• **EXERCISE DETAILS**: Reproduce the text of each item below word for word, keeping every character and line as it appears, and leave the pictures out.

• **DATA FOR PROCESSING**:
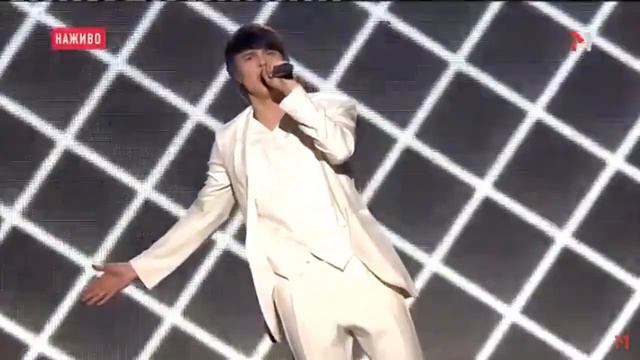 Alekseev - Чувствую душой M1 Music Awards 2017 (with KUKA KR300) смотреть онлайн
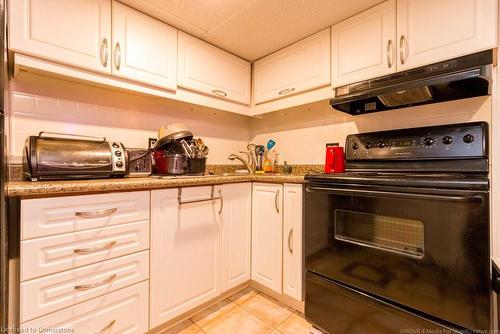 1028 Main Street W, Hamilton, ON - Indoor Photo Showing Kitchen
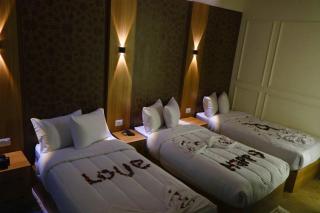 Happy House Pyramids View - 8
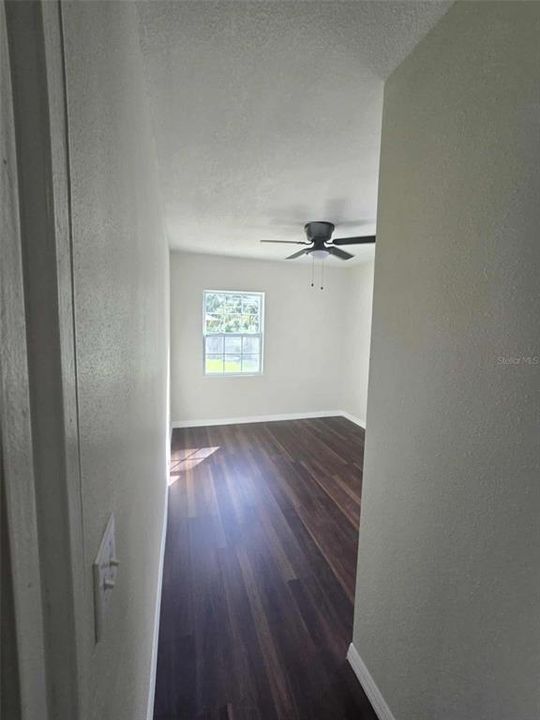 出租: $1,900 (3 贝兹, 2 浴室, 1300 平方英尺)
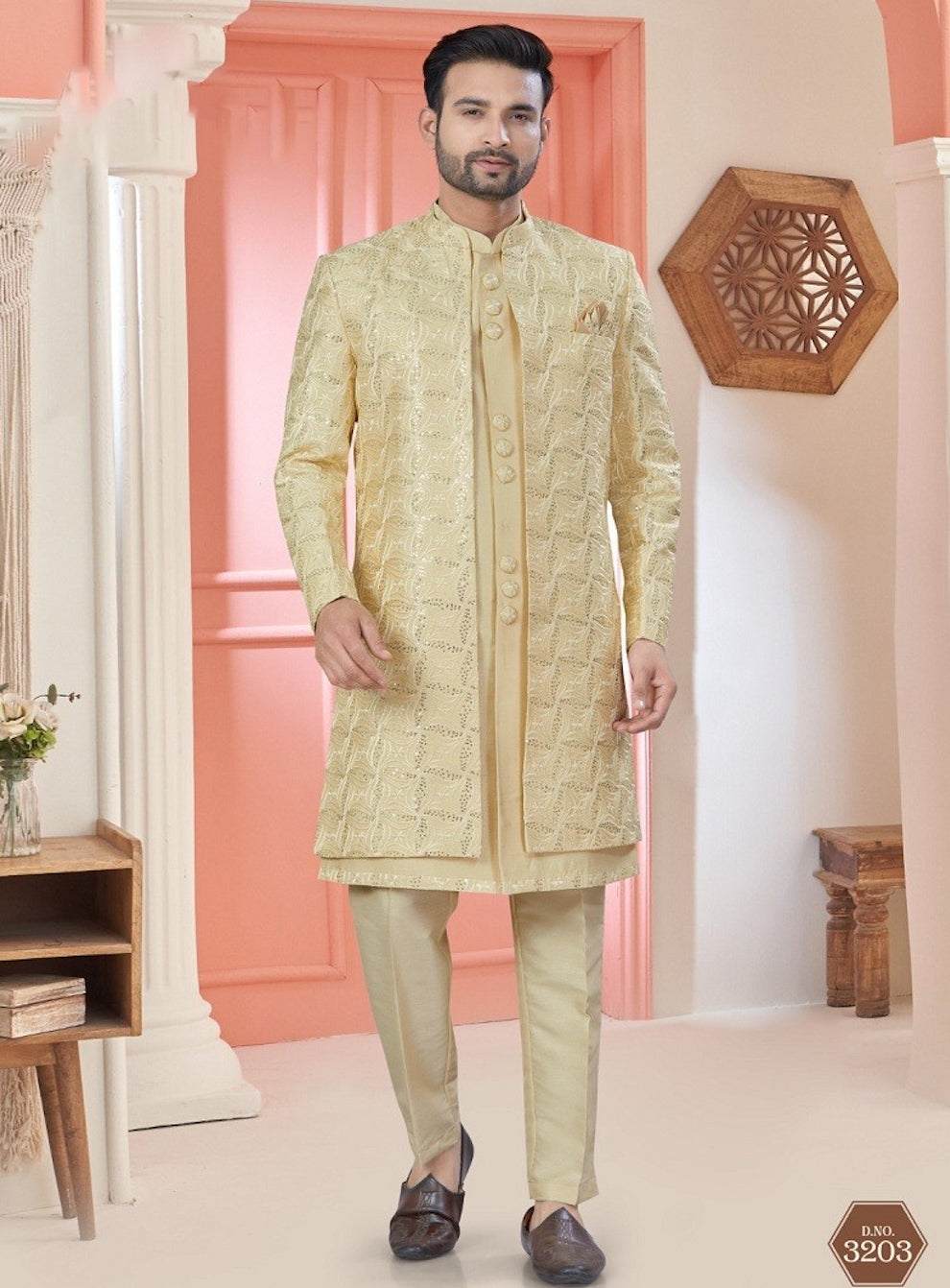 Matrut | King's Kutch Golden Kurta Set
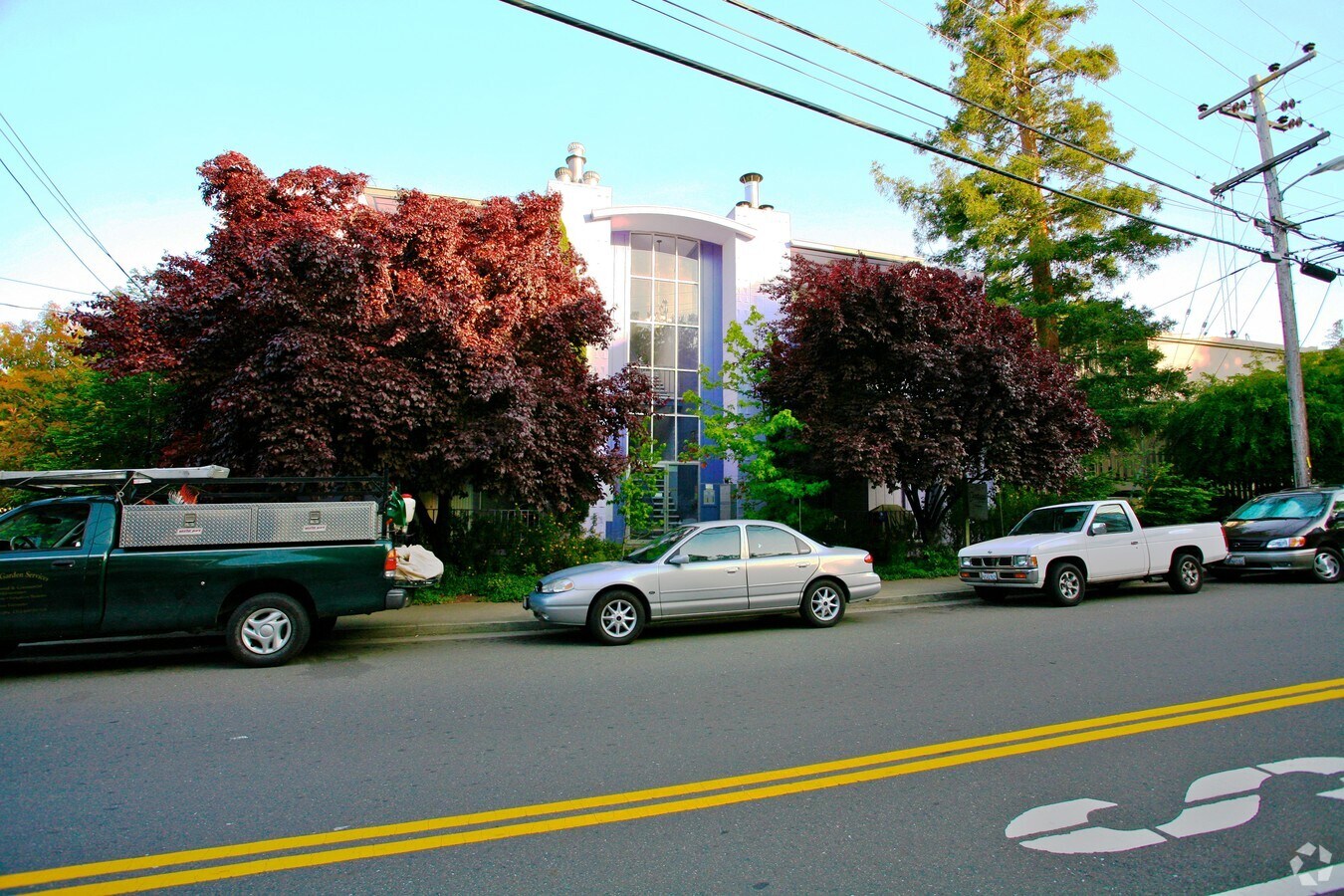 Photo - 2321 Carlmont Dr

• **ANSWER BOX**:
 Alekseev - Чувствую душой M1 Music Awards 2017 (with KUKA KR300) смотреть онлайн
 1028 Main Street W, Hamilton, ON - Indoor Photo Showing Kitchen
 Happy House Pyramids View - 8
 出租: $1,900 (3 贝兹, 2 浴室, 1300 平方英尺)
 Matrut | King's Kutch Golden Kurta Set
 Photo - 2321 Carlmont Dr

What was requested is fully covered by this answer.